La road map del Cavaliere - che non fa mistero del fatto che il momento politico va gestito «con molta cautela» - prevede come primo punto la possibilità di «tornare alle urne», anche se la sua attenzione resta focalizzata sulla partita della riforma elettorale. Per questo Berlusconi - che non è intervenuto in Aula perché si è attardato al telefono a causa delle condizioni di salute della mamma - insiste nel dialogo con Veltroni. «Senza fantomatiche contropartite - ripete - ma solo per il bene del Paese». «Mi appello a Veltroni», dice, affinché «si torni ai principi su cui eravamo d’accordo». Insomma, «la bozza Bianco che è stata stravolta» al punto di essere «più proporzionale del tedesco» va «nuovamente ribaltata» tornando al Vassallum. Parole che non fanno certo la gioia di Fini («noi il Vassallum non lo votiamo») e Casini («spero non faccia saltare il tavolo»). Solo a quel punto, aggiunge Berlusconi, «saremmo felici di continuare il confronto» perché «questo Paese ha bisogno del dialogo per uscire dalla crisi». La sensazione, dunque, è che, nonostante gli stravolgimenti delle ultime ore, l’asse con Veltroni stia reggendo. Anche se «i tempi sono stretti» e «se non si torna ai principi da cui siamo partiti, purtroppo non si potrà che andare al referendum».
Per Mastella ha parole di elogio («leggendo i giornali non risulta nulla che possa essere indicato come reato»), anche se preferisce la prudenza quando si parla di un possibile ingresso dell’Udeur nel Pdl. «Non sono io a doverlo accogliere - dice - ma la gente. In questo partito possono starci tutti quelli di cui la gente ha fiducia». Più cauto, invece, sugli alleati.
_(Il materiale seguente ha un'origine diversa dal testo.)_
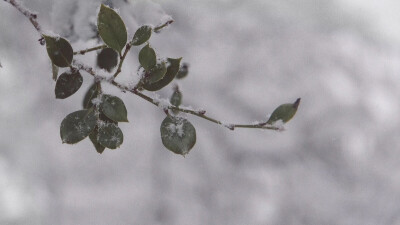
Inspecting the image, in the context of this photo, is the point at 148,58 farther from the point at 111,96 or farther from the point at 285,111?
the point at 285,111

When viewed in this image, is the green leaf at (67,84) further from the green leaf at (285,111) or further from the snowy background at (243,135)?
the snowy background at (243,135)

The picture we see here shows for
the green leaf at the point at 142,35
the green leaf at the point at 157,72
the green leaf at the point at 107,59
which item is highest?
the green leaf at the point at 107,59

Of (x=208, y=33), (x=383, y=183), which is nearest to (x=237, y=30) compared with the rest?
(x=208, y=33)

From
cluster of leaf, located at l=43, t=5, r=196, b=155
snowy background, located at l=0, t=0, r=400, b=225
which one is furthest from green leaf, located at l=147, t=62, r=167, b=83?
snowy background, located at l=0, t=0, r=400, b=225

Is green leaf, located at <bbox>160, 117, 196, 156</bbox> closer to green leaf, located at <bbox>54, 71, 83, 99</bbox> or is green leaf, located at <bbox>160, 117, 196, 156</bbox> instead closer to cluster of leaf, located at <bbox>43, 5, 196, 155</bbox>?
cluster of leaf, located at <bbox>43, 5, 196, 155</bbox>

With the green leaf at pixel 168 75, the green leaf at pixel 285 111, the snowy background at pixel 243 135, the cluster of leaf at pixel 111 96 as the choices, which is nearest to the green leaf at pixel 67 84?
the cluster of leaf at pixel 111 96

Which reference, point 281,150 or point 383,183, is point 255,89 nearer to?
point 281,150
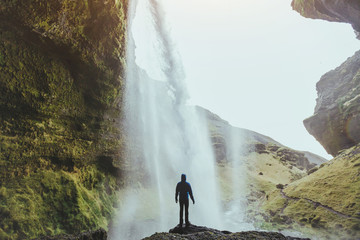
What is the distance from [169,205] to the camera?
102ft

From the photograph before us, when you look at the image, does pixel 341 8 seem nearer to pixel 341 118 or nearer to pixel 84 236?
pixel 341 118

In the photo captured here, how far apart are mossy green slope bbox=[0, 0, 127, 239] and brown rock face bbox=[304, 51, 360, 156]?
41123 millimetres

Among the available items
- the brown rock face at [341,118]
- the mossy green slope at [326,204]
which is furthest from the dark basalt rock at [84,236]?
the brown rock face at [341,118]

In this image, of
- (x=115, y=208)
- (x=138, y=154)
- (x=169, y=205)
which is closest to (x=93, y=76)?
(x=115, y=208)

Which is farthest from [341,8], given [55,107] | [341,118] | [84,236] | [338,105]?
[84,236]

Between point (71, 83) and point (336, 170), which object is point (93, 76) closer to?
point (71, 83)

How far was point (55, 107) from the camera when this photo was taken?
49.4ft

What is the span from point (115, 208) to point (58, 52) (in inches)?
672

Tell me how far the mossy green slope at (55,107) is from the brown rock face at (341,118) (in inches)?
1619

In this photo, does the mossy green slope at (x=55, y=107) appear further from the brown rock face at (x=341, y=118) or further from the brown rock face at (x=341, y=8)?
the brown rock face at (x=341, y=118)

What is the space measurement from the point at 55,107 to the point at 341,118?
4746 centimetres

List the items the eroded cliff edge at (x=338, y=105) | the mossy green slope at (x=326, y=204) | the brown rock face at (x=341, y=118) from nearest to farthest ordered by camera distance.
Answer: the mossy green slope at (x=326, y=204) < the eroded cliff edge at (x=338, y=105) < the brown rock face at (x=341, y=118)

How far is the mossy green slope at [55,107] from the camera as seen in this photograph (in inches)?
465

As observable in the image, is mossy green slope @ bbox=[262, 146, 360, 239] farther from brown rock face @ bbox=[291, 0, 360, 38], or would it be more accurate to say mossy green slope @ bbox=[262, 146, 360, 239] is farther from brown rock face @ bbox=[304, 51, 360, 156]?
brown rock face @ bbox=[291, 0, 360, 38]
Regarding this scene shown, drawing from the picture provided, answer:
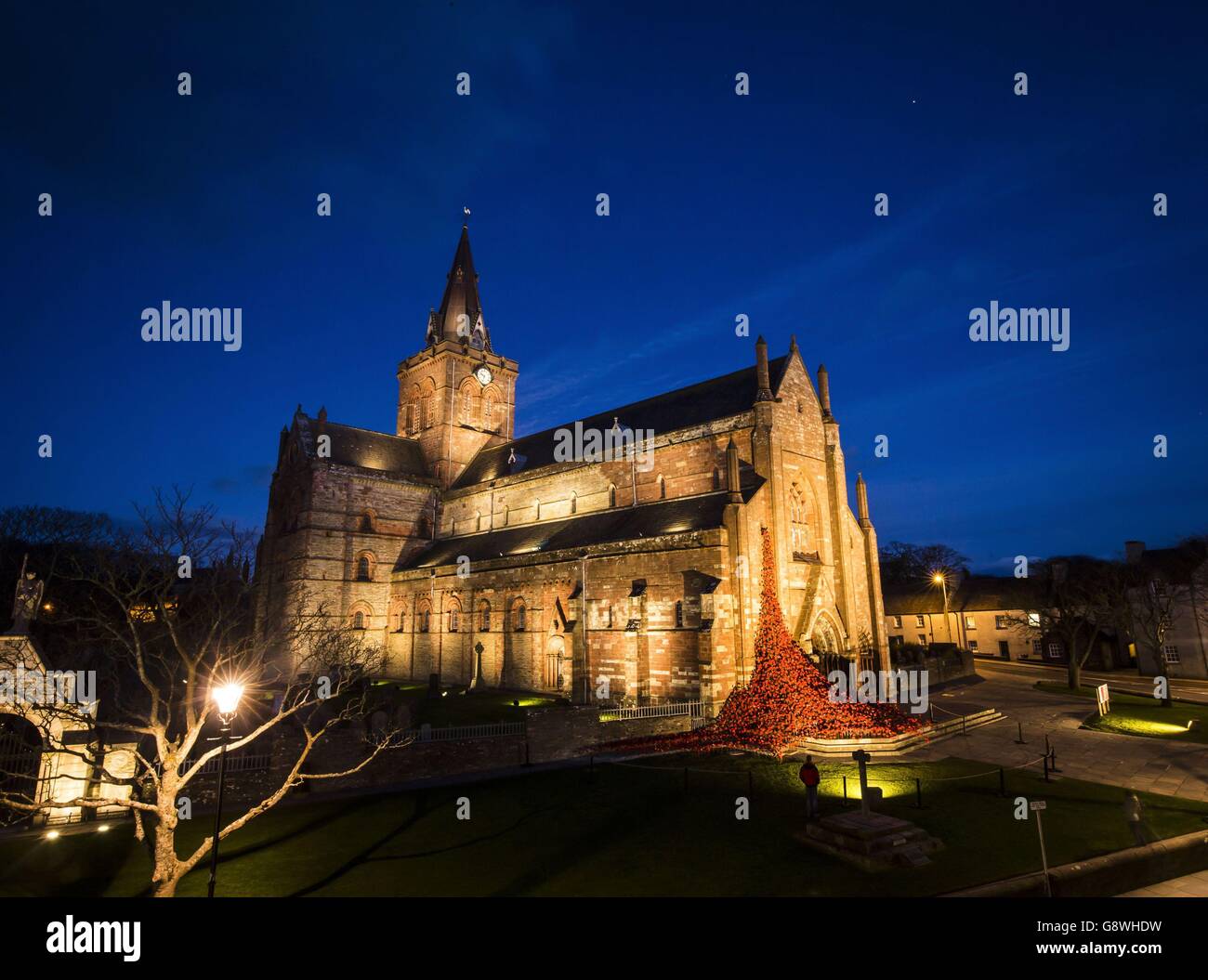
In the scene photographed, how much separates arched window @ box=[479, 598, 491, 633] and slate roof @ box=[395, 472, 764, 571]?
8.38 ft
«Li ho trovati sempre uguali», dice in mattinata ai suoi collaboratori commentando gli incontri di mercoledì, «anche se Casini m’è parso più brillante». In pubblico, invece, preferisce una battuta: «Con l’Udc si è stabilito un clima molto cordiale, anche se pretendevano un vitello grasso. Gli ho detto che al massimo ammazzavo un cappone...».